Weber Will Need His Own Selmayr to Win the EPP prize

There was no great surprise in yesterday’s announcement by Manfred Weber that he will run to be the EPP’s Spitzenkandidat for next year’s elections, following the much-publicized endorsement from Angela Merkel. His candidacy starts the long campaign towards who will replace Jean-Claude Juncker in July 2019 and there are some early lessons to take from the response to his announcement.

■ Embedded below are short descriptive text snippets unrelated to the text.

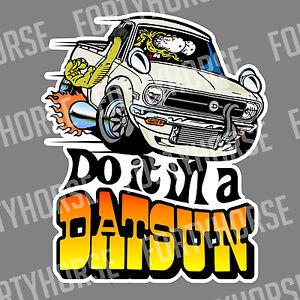 Japanese Car Vinyl Stickers - Datsun 1200 Ute White | eBay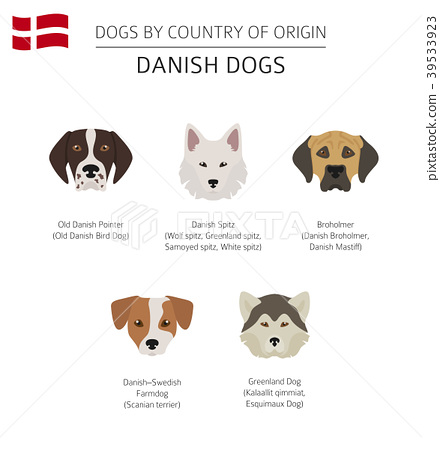 Dogs by country of origin. Danish dog breeds 39533923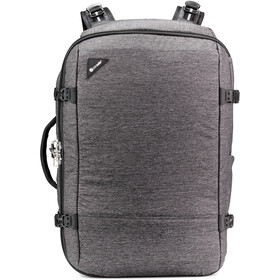 Pacsafe Vibe 40 Backpack granite melange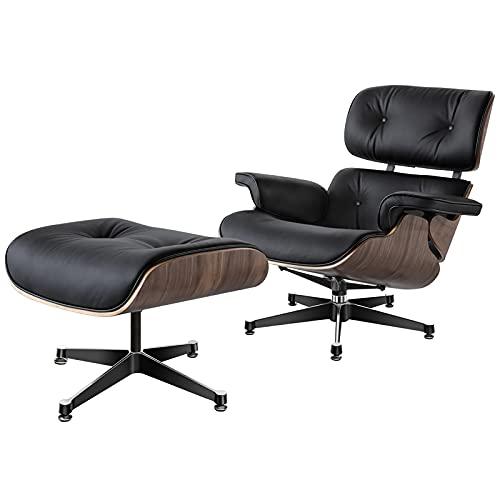Poltrona reclinabile in vera pelle, ergonomica, inclinabile a 15°, con poggiapiedi, per camera da letto, soggiorno, convertibile Lazy Sleeper, per balcone e ufficio, nero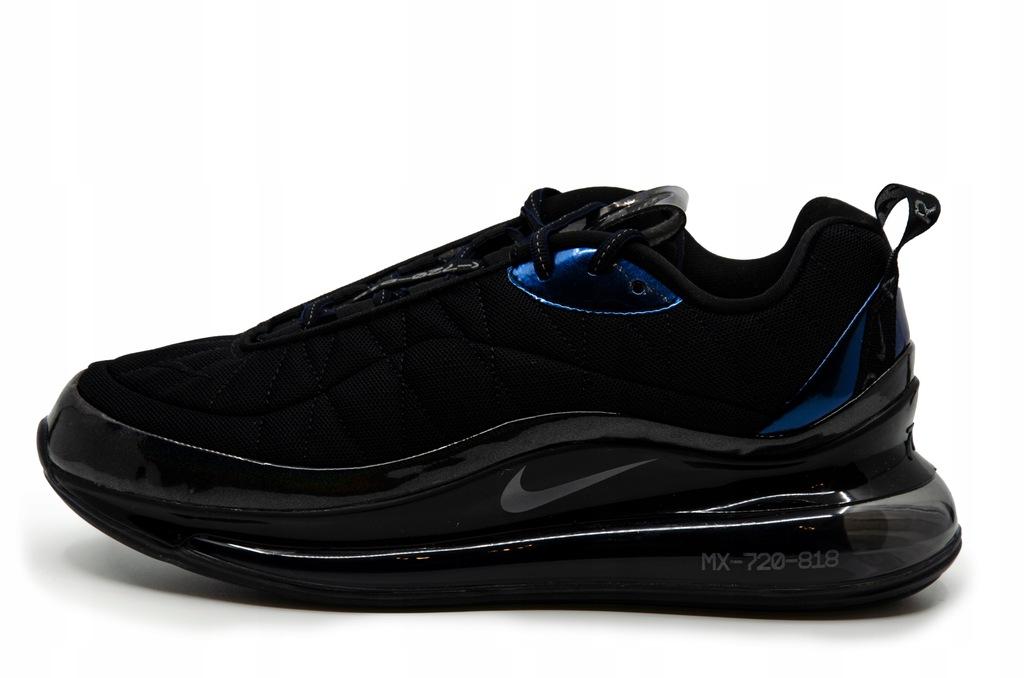 BUTY Nike MX-720-818 CW8039 001 R-43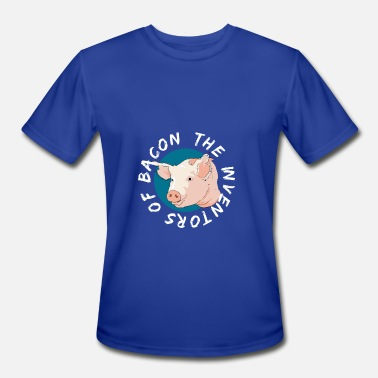 Inventors The Inventors of bacon - Men's Moisture Wicking Performance T-Shirt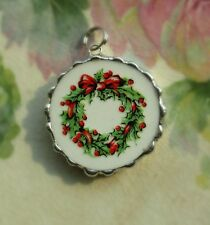 Vintage Recycled Broken China~Sweet Christmas Wreath~Charm~Round~Neckla ce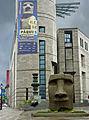 Pointe-à-Callière, musée d'histoire et architecture.jpg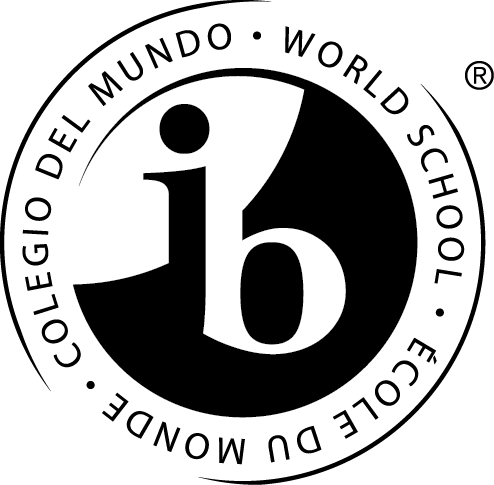 International Baccalaureate Global Conference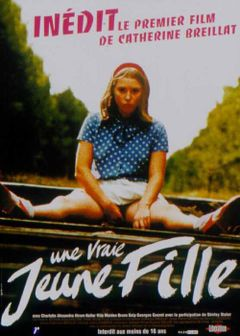 Affiche Une vraie jeune fille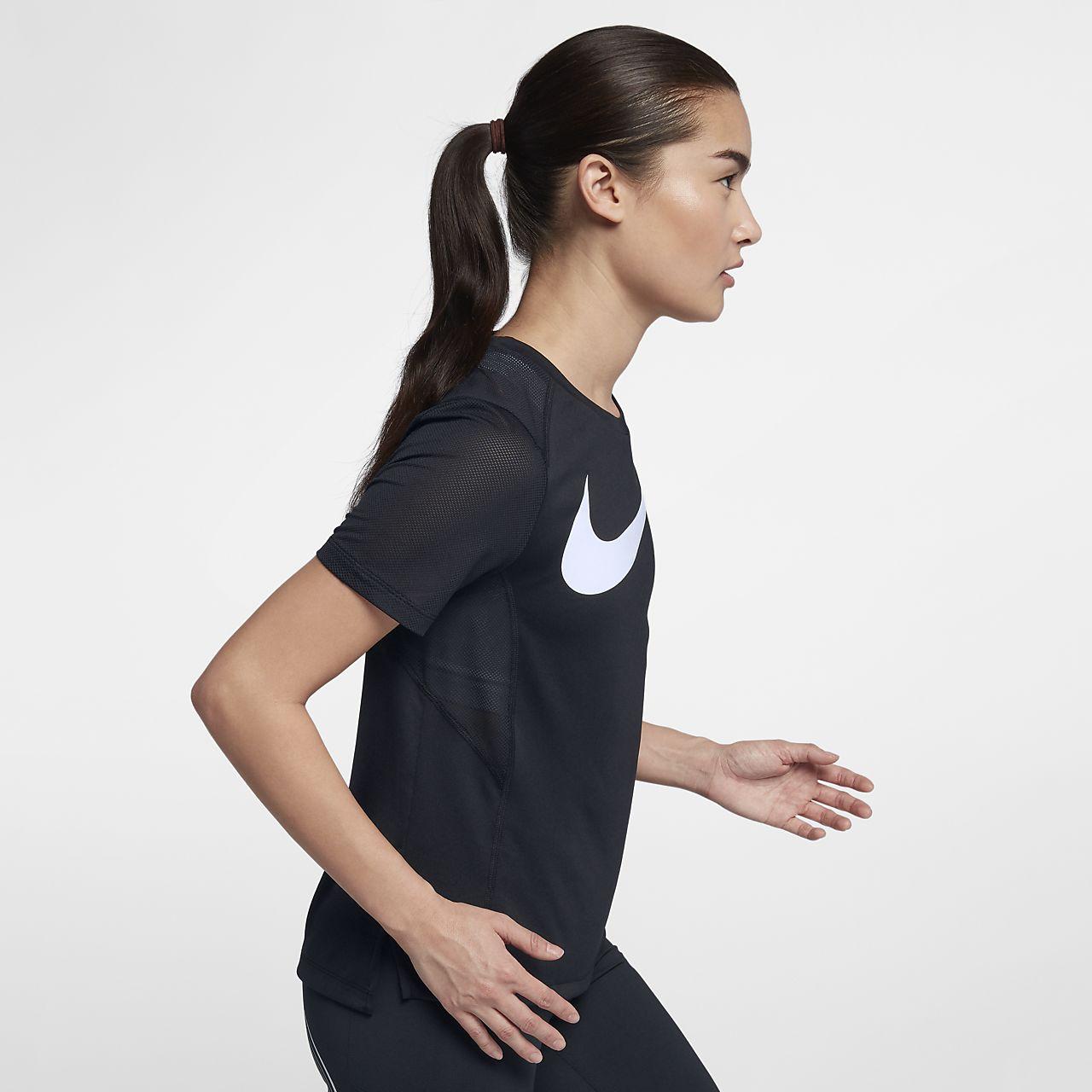c9749b4c8858b Nike Miler Women s Short-Sleeve Running Top. Nike.com HR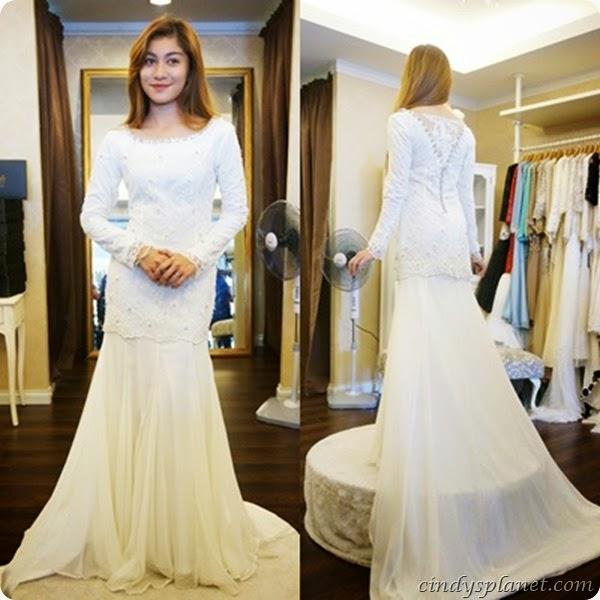 yaya rosly 2015 raya collection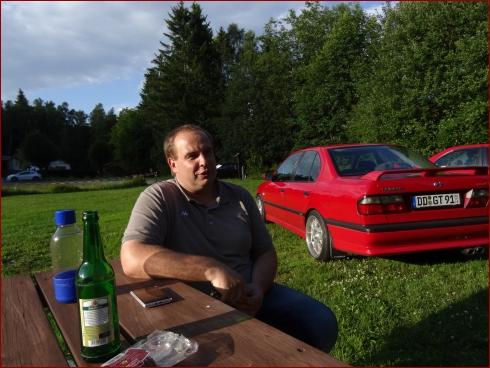 4. NissanHarzTreffen - Albumbild 3 von 393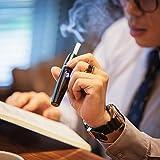 YoungME阳米 商务款男士专享低温烘烤电子烟 加热棒健康戒烟专用电子烟具 无烟油不含尼古丁成分专用烟具 适合iQos通用烟弹 YM-805 黑色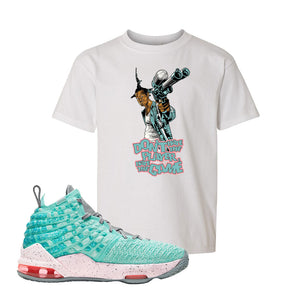 Lebron 17 South Beach Kids T-Shirt | Dont Hate the Playa, White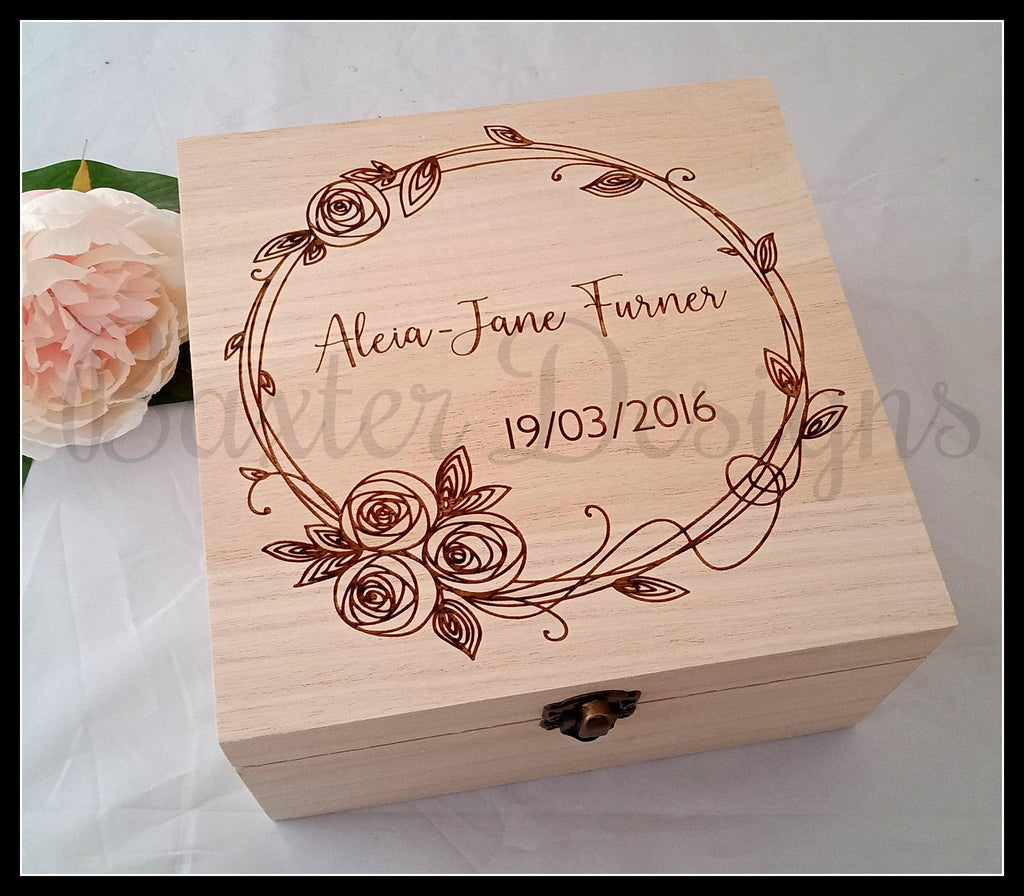 Personalised Wooden Baby Keepsake Box Rose Wreath 16cm Square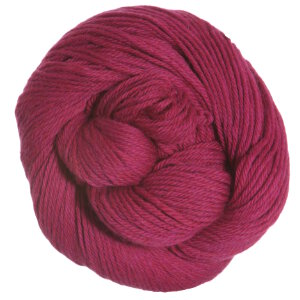 Cascade 220 Heathers Yarn - 2428 Framboise (Discontinued)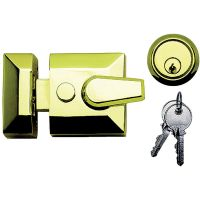Narrow Modern Dead Locking Night Latch Brass 60mm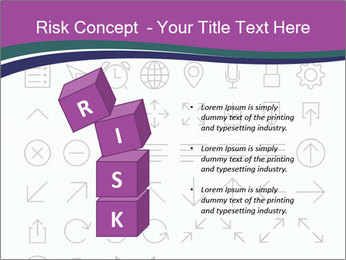 0000076849 PowerPoint Templates - Slide 81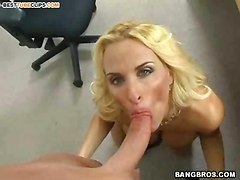 sex practice busty teacher pleasant cock movements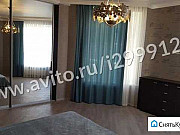 1-комнатная квартира, 60 м², 1/5 эт. Тольятти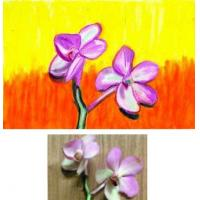 Quality flower painting dandelion ornament wall art for sale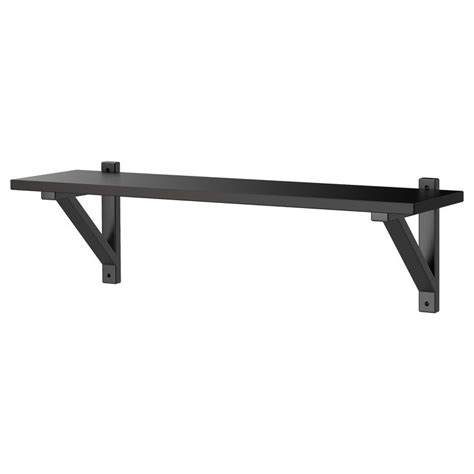 ekby hemnes ekby valter wall shelf black brown black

  • Don’t underestimate the Brussels press corps: Weber’s campaign got off to a shaky start when he was roundly criticized by the Brussels press corps for not taking questions and then only responding to German reporters. As part of the Brussels bubble, he will be heavily scrutinized and needs to become more press savvy. His failure to take questions is odd given how open he is during his monthly press conference in Strasbourg, which he usually conducts in English.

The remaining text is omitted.